When I finished my New England sojourn and saw him again, I saw this three-story barn on what he calls "Brown Mule Farm."
This is where he lives. Next door is a warehouse he built to house his huge collection of fifties memorabilia and street rods. Next door to the warehouse is a Shell Filling Station he built before I met him--complete with restored gas pumps, working juke boxes, a barber shop and soda fountain. Neon signs are everywhere. It's like an always-open museum, and people stop by to see it every day.
Does he want to sell anything? No way. This is his lifelong project and he does it for fun. "I don't care about money," he says.
He has a sign on the front of the barn that sums up his passion for what he does: "Just another day in Paradise."

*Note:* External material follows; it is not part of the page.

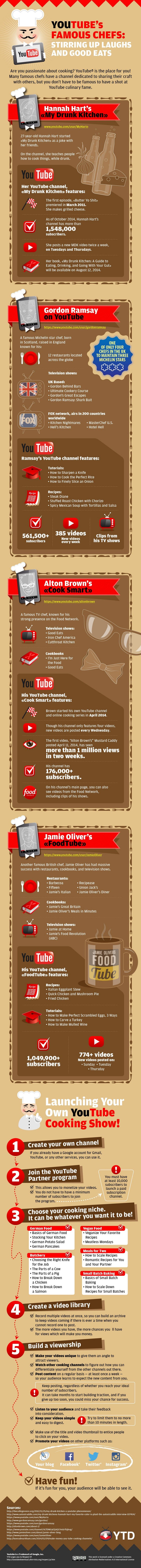 How To Start Your Own Cooking Channel on YouTube - #Infographic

Visiting Mike on Monday, I spotted a beautiful antique red wagon--and before I knew it he was lifting it out to send home with me. "Are you sure you want to part with this?" I asked.
"You can have anything I've got," he said--and he meant it.
I'd taken my one Madame Alexander doll from childhood to see if he could re-string it.
"You know I can!" he said. "I can fix anything but a butt crack and a broken heart."
I'll be heading back to Texas on Tuesday. In the back of Blue will be a little oak desk that used to be Day's when she was Elena's age; a red wagon wrapped in a blanket from the Brown Mule Farm, and a perfectly restored sixty-year-old doll.